Iraq declares Ramadi liberated from ISIS, sweeps for bombs
RAMADI, Iraq—Iraq declared the city of Ramadi liberated from the Islamic State of Iraq and Syria (ISIS) group Monday and raised the national flag over its government complex after clinching a landmark victory against the jihadists.
Fighters brandishing rifles danced in the Anbar provincial capital as top commanders paraded through the streets after recapturing the city lost to ISIS in May.
Pockets of jihadists may remain but the army said it no longer faced any resistance and that its main task was to defuse countless bombs and traps.
“Ramadi has been liberated and the armed forces of the counter-terrorism service have raised the Iraqi flag above the government complex,” Brigadier General Yahya Rasool said on television.
The former government headquarters in Ramadi was the epicentre of the fighting but Iraqi forces did not rush in when ISIS pulled out.
“Daesh has planted more than 300 explosive devices on the roads and in the buildings of the government complex,” said Brigadier General Majid al-Fatlawi of the army’s 8th division.
Officials said ISIS used civilians as human shields to escape the battle when it became clear their last stand in Ramadi was doomed.
A senior army commander said his forces were sweeping the outskirts of the city for potential pockets of jihadists.
ISIS had an estimated force of about 400 fighters to defend central Ramadi a week ago. It is unclear how many were killed and how many were able to pull back.
Iraq has not divulged any casualty figures for federal forces but medics said close to 100 government fighters were brought to Baghdad hospitals on Sunday alone.
“The dead bodies are taken directly to the main military hospital” near the airport, said one hospital source, explaining why he could not provide a death toll.
The US-led anti- ISIS coalition hailed the Iraqi forces for retaking Ramadi, an operation in which it played a significant role, training local forces, arming them and carrying out what it said were 600 air strikes since July.
The United States praised their “tremendous perseverance” while Britain said ISIS was driven out with support from its air force.
General Lloyd Austin, head of US Central Command which is overseeing the US role in the campaign, said Ramadi’s fall “clearly demonstrates that the enemy is losing momentum as they steadily cede territory.”
French President Francois Hollande called the liberation of Ramadi the “most important victory yet” in the fight against the jihadists.
Germany’s Foreign Minister Frank-Walter Steinmeier said “it shows once again that ISIS is not unbeatable.”
The jihadists’ loss of Ramadi came on the heels of the recapture in neighbouring Syria of a key dam on the Euphrates by an alliance of Kurdish and Arab rebels.
Iraqi Prime Minister Haider al-Abadi congratulated the fighters who retook Ramadi, vowing to liberate the second city of Mosul and rid the entire country of IS in 2016.
“We are coming to liberate Mosul, which will be the fatal blow to Daesh,” he said in a televised address.
Boost for army
Anbar residents account for more than a third of the 3.2 million Iraqis who have been displaced by conflict since the start of 2014.
Ramadi is devastated and a return to normalcy is some way away.
Sohaib Ali, 27, fled with his three children and the rest of his family to the capital of the autonomous Kurdish region Arbil nearly two years ago when violence first hit Ramadi.
“We do not intend to return for now, although this liberation makes us very happy. We can see that huge damage was caused in the city and I don’t think that basic services will return for a while, nor will security,” he said.
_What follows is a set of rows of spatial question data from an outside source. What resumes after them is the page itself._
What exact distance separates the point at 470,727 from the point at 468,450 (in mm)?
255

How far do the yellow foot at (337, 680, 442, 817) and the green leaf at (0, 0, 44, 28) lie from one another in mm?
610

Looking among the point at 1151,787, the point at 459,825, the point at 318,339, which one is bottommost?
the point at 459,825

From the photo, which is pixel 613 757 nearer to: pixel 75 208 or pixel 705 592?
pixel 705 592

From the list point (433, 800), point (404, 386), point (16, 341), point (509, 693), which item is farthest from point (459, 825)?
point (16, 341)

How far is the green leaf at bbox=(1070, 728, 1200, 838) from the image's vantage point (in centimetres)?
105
Defence Minister Khaled al-Obeidi said a week ago that Iraqi forces had reconquered more than half of the territory lost to IS in June and August 2014.
The victory in Ramadi follows others in Baiji, north of Baghdad, and Sinjar, the hub of the Yazidi minority in the northeast of the country.
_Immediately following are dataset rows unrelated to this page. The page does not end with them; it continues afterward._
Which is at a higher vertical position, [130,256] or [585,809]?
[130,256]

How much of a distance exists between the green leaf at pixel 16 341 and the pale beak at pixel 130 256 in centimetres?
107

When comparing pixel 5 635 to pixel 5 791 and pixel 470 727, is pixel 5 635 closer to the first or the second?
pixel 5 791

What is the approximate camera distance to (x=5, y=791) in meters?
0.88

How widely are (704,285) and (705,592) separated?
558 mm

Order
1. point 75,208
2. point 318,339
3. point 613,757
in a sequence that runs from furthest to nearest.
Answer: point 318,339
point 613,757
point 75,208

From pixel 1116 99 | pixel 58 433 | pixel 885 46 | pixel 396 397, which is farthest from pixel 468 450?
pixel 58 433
Ramadi was recaptured by federal forces, with the Popular Mobilisation—a paramilitary force dominated by Tehran-backed Shiite militia groups—remaining on the fringes.
Many of Prime Minister Haider al-Abadi’s political rivals had questioned his strategy of excluding those groups and relying on the US-led coalition’s air power.
“The prestige goes to the Iraqi military,” said political analyst Ihsan al-Shammari.
“As an institution, it’s the first time since the Daesh invasion (in June 2014) it has achieved a victory without the support of the Popular Mobilisation force.”
The army collapsed when ISIS attacked Mosul in June 2014 and swept across Iraq’s Sunni Arab heartland virtually unopposed.